Siontis blamed the hesitation to prescribe anticoagulation to postoperative patients on the fear of additional risk of surgical-related bleeding.
“The bigger question that is still an unknown is: should we treat people who have postoperative A-Fib with anticoagulation even from the get-go?” he said, acknowledging that randomized data are needed to give proper guidance. “But I do think that we provide some justifications to at least think about anticoagulation in patients who are felt to be low risk for bleeding in the postoperative setting, and, at a minimum, allowing the patient to recover from surgery and then considering whether or not anticoagulation might be a good idea for them.”
Because most physicians don’t follow-up with ambulatory monitoring in patients with postoperative AF, Siontis guessed that if this was done more systematically, “we will see quite a bit of A-fib.” Ongoing prospective research, including a study of his own, should help to assess the incidence of subsequent AF, he said.
‘Mounting Body of Evidence’
Nishaki Mehta, MD (Beaumont Hospital, Royal Oak, MI, and University of Virginia, Charlottesville), who wasn’t involved in the study, said there is “a mounting body of evidence that we should not disregard postoperative atrial fibrillation. It may not be a one-off event.”
She agreed that there are likely multiple actors at play for why the condition hasn’t been taken as seriously as it should be by clinicians. “Now, I think we understand it could be the first manifestation of an underlying vulnerability that predisposes patients to A-fib,” Mehta told TCTMD, adding that increasing monitoring, especially with wearable devices, is picking up more of these arrhythmias.
In her clinic, she recommends that patients with postoperative AF “set up at least one visit with an electrophysiologist and follow up.” At that point, the clinician should explain that because the AF happened once, there’s a higher likelihood of recurrence, and ask how the patient would like to proceed. “Essentially, education is a big part of telling them that this could come back,” Mehta said.

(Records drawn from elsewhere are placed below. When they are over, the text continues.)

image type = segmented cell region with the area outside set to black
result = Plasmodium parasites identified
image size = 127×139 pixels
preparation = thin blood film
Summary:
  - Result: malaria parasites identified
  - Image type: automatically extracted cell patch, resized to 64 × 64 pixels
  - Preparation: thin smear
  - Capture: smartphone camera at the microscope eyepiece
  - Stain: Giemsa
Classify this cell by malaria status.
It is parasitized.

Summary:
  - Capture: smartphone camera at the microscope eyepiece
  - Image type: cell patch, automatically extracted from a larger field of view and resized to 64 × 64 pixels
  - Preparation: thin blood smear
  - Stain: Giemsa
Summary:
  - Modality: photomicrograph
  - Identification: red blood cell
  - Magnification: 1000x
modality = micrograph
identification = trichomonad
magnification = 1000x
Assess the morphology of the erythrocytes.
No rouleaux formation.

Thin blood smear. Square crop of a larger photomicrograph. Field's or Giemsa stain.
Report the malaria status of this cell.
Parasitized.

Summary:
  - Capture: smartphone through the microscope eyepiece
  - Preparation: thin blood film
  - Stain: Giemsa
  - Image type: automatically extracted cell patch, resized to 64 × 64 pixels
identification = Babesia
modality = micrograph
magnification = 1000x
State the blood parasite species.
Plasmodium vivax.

“The second thing, which the authors noted [and] is not surprising, but I'm glad it's out there, is a lot of these folks were not prescribed anticoagulation because it was thought to be a one-off event,” she continued. “I really think the anticoagulation strategy should be guided more by the CHA2DS2-VASc scoring system. If that score is elevated, my philosophy is you can't go wrong by starting someone on anticoagulation and then as an outpatient discussing if you'd like to continue on long-term [treatment] or consider an interruptive strategy.”
In the future, Mehta said she would like to see a greater focus on “trying to determine early intervention for targeting the subsequent atrial fibrillation and preventing atrial myopathy. We've been studying this quite extensively in ‘bread-and-butter’ atrial fibrillation, but given that 13% of A-fib is postoperative, focusing on figuring out the role of early rhythm control would really guide us.”
Siontis would also like to see randomized, multicenter trials include a variety of patients and surgeries. “The majority of patients in our group had orthopedic surgeries, but there's a lot of other surgeries that could be associated with postoperative A-fib,” he said. “So it's important to carefully select types of surgeries, types of practices in community versus academic practices, [and] diverse patient populations racially and [in terms of] resource availability and follow-up healthcare utilization.”
Siontis KC, Gersh BJ, Weston SA, et al. Associations of atrial fibrillation after noncardiac surgery with stroke, subsequent arrhythmia, and death: a cohort study. Ann Intern Med. 2022;Epub ahead of print.
- The study was funded by the National Institute on Aging.
- Siontis, Chamberlain, and Mehta report no relevant conflicts of interest.